* [Exercise instructions]: Reproduce the listing below with every "red brick" swapped for "clay brick", changing nothing else.

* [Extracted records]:
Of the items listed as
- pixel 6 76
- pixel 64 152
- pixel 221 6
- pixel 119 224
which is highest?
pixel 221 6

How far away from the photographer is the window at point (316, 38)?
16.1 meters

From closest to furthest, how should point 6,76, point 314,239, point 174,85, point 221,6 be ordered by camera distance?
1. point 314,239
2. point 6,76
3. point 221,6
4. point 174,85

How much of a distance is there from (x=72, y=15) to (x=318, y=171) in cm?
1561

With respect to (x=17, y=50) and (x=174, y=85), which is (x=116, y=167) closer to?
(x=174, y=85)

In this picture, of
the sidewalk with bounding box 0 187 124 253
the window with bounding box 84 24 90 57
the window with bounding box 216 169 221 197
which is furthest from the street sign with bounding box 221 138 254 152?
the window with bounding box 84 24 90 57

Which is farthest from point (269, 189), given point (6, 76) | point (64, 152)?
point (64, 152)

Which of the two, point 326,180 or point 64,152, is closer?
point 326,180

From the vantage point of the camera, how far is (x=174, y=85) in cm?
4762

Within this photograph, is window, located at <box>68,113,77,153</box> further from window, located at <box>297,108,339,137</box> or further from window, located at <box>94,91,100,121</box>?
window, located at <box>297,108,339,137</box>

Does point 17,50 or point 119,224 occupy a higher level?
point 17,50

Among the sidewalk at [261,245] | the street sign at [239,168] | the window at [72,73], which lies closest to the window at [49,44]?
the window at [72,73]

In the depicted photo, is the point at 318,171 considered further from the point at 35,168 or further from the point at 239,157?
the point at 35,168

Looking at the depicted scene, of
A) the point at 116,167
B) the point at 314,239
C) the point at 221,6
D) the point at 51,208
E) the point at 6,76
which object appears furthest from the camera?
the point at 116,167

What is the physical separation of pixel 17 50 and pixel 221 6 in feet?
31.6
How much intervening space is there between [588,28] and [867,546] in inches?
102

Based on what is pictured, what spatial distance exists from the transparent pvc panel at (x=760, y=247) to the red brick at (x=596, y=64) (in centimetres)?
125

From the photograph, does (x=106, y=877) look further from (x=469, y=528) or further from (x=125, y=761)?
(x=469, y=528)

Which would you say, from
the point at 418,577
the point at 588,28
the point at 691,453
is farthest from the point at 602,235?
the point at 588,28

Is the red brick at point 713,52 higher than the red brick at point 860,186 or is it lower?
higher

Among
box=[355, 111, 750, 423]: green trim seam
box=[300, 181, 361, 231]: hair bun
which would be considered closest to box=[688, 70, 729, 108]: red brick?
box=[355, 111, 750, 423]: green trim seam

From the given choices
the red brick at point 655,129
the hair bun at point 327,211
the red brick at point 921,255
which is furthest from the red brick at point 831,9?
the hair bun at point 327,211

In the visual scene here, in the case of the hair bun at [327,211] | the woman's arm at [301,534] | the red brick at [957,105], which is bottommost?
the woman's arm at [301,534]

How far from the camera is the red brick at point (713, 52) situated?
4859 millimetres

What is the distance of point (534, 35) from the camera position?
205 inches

* [Task response]:
Of the items listed as
- pixel 6 76
- pixel 64 152
- pixel 221 6
- pixel 119 224
which is highest?
pixel 221 6

How far away from the photographer is the window at point (316, 38)?
16.1 meters

From closest to furthest, how should point 6,76, point 314,239, point 174,85, point 221,6 be ordered by camera distance?
1. point 314,239
2. point 6,76
3. point 221,6
4. point 174,85

How much of a distance is there from (x=72, y=15) to (x=318, y=171) in cm?
1561

With respect to (x=17, y=50) and (x=174, y=85), which is (x=116, y=167) closer to?
(x=174, y=85)

In this picture, of
the sidewalk with bounding box 0 187 124 253
the window with bounding box 84 24 90 57
the window with bounding box 216 169 221 197
which is furthest from the street sign with bounding box 221 138 254 152?
the window with bounding box 84 24 90 57

Which is farthest from point (269, 189), given point (6, 76) | point (64, 152)?
point (64, 152)

Which of the two, point 326,180 or point 64,152, is closer?
point 326,180

From the vantage point of the camera, how far is (x=174, y=85) in cm?
4762

Within this photograph, is window, located at <box>68,113,77,153</box> further from window, located at <box>297,108,339,137</box> or further from window, located at <box>94,91,100,121</box>?
window, located at <box>297,108,339,137</box>

Does point 17,50 or point 119,224 occupy a higher level?
point 17,50

Among the sidewalk at [261,245] | the street sign at [239,168] | the window at [72,73], which lies closest to the window at [49,44]?
the window at [72,73]

In the depicted photo, is the point at 318,171 considered further from the point at 35,168 or further from the point at 239,157?
the point at 35,168

Looking at the depicted scene, of
A) the point at 116,167
B) the point at 314,239
C) the point at 221,6
D) the point at 51,208
E) the point at 6,76
which object appears furthest from the camera?
the point at 116,167

What is the physical separation of pixel 17 50 and pixel 221 6 in feet?
31.6
How much intervening space is there between [588,28] and [867,546] in inches?
102

Based on what is pictured, what spatial distance exists from the transparent pvc panel at (x=760, y=247) to the clay brick at (x=596, y=64) (in centimetres)?
125

From the photograph, does (x=106, y=877) look further from (x=469, y=528) or further from (x=125, y=761)?
(x=469, y=528)

Which would you say, from
the point at 418,577
the point at 588,28
the point at 691,453
is farthest from the point at 602,235?
the point at 588,28

Is the clay brick at point 713,52 higher than the clay brick at point 860,186 or is it lower?
higher

Among
box=[355, 111, 750, 423]: green trim seam
box=[300, 181, 361, 231]: hair bun
which would be considered closest to box=[688, 70, 729, 108]: clay brick?
box=[355, 111, 750, 423]: green trim seam

From the given choices
the clay brick at point 655,129
the hair bun at point 327,211
the clay brick at point 921,255
which is furthest from the clay brick at point 831,9?
the hair bun at point 327,211

In the visual scene here, in the case of the hair bun at [327,211] | the woman's arm at [301,534] | the clay brick at [957,105], which is bottommost?
the woman's arm at [301,534]

How far from the camera is the clay brick at point (713, 52) situated?
4859 millimetres

What is the distance of point (534, 35) from the camera position?
205 inches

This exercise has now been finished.